After all, a person can only stew and grumble for so long in one place before it is useful to seek another place suitable for stewing and grumbling, and it was evident that my efforts to edit a pair of articles I plan to submit to an academic journal would be fruitless in the cacophony.
The company specializes in the cleaning of storm and sanitary sewers, and it appears that my house happened to be in close proximity to some sort of sanitary sewer-related backup. I took the liberty of inspecting the progress while the truck left to refill its water tanks at a nearby fire hydrant.
By the way: I think the term "sanitary sewer" is an oxymoron, as these sewage disposal lines are anything BUT sanitary.
In retrospect, it is amazing I managed to survive childhood, given the amount of time I spent hoisting sewer lids and crawling around in places just oozing with bacteria and viruses.
Speaking of rats, the other day my 19-year-old son told me that he managed to disentangle one of our Puggles from a "baby possum" that the dog cornered and caught. He proudly led me to the new city trash can in our driveway, whereupon I opened the lid and came eye-to-eye with the largest brown rat I have ever seen staring back at me.
Well, since the blasted rodent was already dead, "staring" is a rhetorical stretch, but I am sure you know what I mean.

REQUIREMENT 1: In the sewer-cleaning passage, where did the truck go to refill its water tanks?
REQUIREMENT 2: Decide whether each statement agrees with the sewer-cleaning passage, answering yes or no and quoting the deciding words: (a) The company cleans only storm sewers. (b) The son said the dog had caught a baby possum. (c) The rat was alive when the writer opened the lid.
REQUIREMENT 3: Please carry the sewer-cleaning passage forward from its last sentence.

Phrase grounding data
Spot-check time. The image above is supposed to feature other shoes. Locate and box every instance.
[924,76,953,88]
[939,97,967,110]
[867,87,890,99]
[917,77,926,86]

EXERCISE RESPONSE 1: To a nearby fire hydrant.

EXERCISE RESPONSE 2:
(a) No: "The company specializes in the cleaning of storm and sanitary sewers"
(b) Yes: "the dog cornered and caught"
(c) No: "since the blasted rodent was already dead"

EXERCISE RESPONSE 3:
As I composed this post a nagging thought dawned on me: what if the backup and/or cleanout process caused my basement to flood? I paused from writing to run downstairs to discover that, no, flooding did not occur at Château Brooks, and the only item running out of control was my paranoid imagination.
A relief, that.

3 comments:
Your sewer travels explain a lot about you, Mikey!!!
I remember growing up, the neighbor’s dog got a hold of a full size opossum and killed it. My neighbor’s dad threw it away in the garbage inside the garage because they didn’t want the dog to get it again.
Well, it turned out the opossum wasn’t dead, but rather “playing opossum”. The thing woke up and proceeded to tear the garage apart for the next day till someone open the door and it charged out and the dog promptly grabbed it again and “killed” it.
My neighbor’s dad stepped in and made sure the deed was done.
Just because you're paranoid doesn't mean they aren't out to get you. Trust me.
Puggels should make pretty good ratters, but if memory serves (and in this case it does) don't you have a rat terrier at home now?